Also, Irish people have been brainwashed into thinking expensive equals quality. When it just means expensive.
I’m sure there’s some really arcane leftie reason why I shouldn’t buy cheap stuff in a Walmart in New Minas but you know, I’m not going to think about it today. And the workers all looked reasonably chirpy. Not downtrodden like they are in the Tim Hortons’. Or insane like the people in the Subway outlets.
Then we got bored with shopping so we went back to the motel and crashed for a while and then went for a swim. They had a sauna. It was great. We sat in it for as long as we could bear, which wasn’t very long ever, and then jumped in the pool. We did it a few times and then we got bored again. It was a really dull day weatherwise. It rained, but there was no wind – Ophelia had run out of puff.
So we got ready to go out and went down the road to the Chinese buffet, which was all you could eat for $12.95. Which was also fantastic value. And I had a Chinese beer, the one you get in Dublin, I can’t remember the name of it. The one that tastes like Heineken.
I miss Heineken. The only beer you can get here that tastes like European lager is Schooner and it’s really expensive. Of course. That’s probably why I like it. Doh!
Then we did the girly make up thing (well, Tina and I did) and went to Legends.
It was legend.
I had to say that.
It was mostly hip hop. All the black kids stood around the dance floor drinking beer and watching us white folks try to dance. It was funny. Then they played the most awful techno I have ever heard.
And there was a slow set. Which I managed to avoid. I can’t remember how I did it; I think I just refused point blank.
A truly diverse musical occasion. Remind me to tell you about the Funky Chicken sometime.
We sat and watched a bloke with the biggest muscles and the smallest nose I have ever seen on the same person. You could tell he’d spent his whole adult life trying to make up for the size of his nose. He stood on the stairs near the bar flexing all night.
Then Tracy reached for something and knocked over a beer and in the confusion another one went. And he was sure he had accidentally hit me in the mouth. But I didn’t feel anything, so I reckon he must have brushed his hand against the window or something and thought that he’d done it.
But it’s a great conversation stopper: Honey, do you remember the time you knocked over my drink and punched me in the face in that nightclub in Kentville? Legends, wasn’t it?
The other day Mykyle told me in one of his endless paragraph sentences that although I was bright and educated and cosmopolitan in some way I was a bit trashy. I’m not quite sure where the comma is supposed to go – it’s difficult to know with him sometimes.

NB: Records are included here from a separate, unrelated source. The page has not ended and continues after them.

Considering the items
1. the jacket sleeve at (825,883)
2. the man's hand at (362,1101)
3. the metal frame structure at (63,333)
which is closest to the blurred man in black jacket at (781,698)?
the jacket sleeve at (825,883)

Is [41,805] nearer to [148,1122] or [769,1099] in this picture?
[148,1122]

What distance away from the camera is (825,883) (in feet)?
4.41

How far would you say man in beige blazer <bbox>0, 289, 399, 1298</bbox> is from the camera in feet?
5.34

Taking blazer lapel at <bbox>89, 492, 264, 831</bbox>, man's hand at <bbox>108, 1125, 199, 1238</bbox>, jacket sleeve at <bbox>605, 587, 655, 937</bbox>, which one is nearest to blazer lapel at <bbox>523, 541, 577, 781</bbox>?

Before ‘in some way’ or after? Nevertheless, I reckon he might be right. It’s just a mood I get into sometimes. When I’m happy.

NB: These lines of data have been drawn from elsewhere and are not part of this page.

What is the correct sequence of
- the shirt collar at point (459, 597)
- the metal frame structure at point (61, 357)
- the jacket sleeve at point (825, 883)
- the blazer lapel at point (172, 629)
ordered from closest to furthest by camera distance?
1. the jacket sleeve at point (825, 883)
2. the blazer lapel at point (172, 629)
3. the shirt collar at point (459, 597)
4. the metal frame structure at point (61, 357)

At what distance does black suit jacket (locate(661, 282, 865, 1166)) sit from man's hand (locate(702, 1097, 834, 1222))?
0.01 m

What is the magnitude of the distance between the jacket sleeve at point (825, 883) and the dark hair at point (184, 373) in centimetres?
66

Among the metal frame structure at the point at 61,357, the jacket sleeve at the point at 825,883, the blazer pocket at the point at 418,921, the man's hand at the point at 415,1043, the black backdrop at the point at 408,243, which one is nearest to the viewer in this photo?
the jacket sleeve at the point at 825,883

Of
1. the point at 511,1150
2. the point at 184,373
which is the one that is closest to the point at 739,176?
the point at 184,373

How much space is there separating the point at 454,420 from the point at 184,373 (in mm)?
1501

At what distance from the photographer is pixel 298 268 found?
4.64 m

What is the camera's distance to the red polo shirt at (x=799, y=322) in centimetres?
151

I prefer to think of it as earthy. Earthy being the posh word for trashy.
We had to check out at eleven the next morning. That was tough. Seeing as the four of us were still playing jumping on the bed at three thirty. Man, we love jumping on stuff. I blame Tina and Martin for buying that trampoline. It's worse than a bouncing castle. I fell off the bed of course. Thank God Nabla wasn’t with me or I would have gone out and taken the hand brake off the car and rolled out onto the highway. (It’s a long story – we were very young). We went to the Irving gas station in New Minas for breakfast. It was really busy and I was ready to eat the table by the time my maple syrup with bacon under it arrived. Dozens and dozens of people having their Sunday lunch in a petrol station. These people love their petrol. They even eat out beside it.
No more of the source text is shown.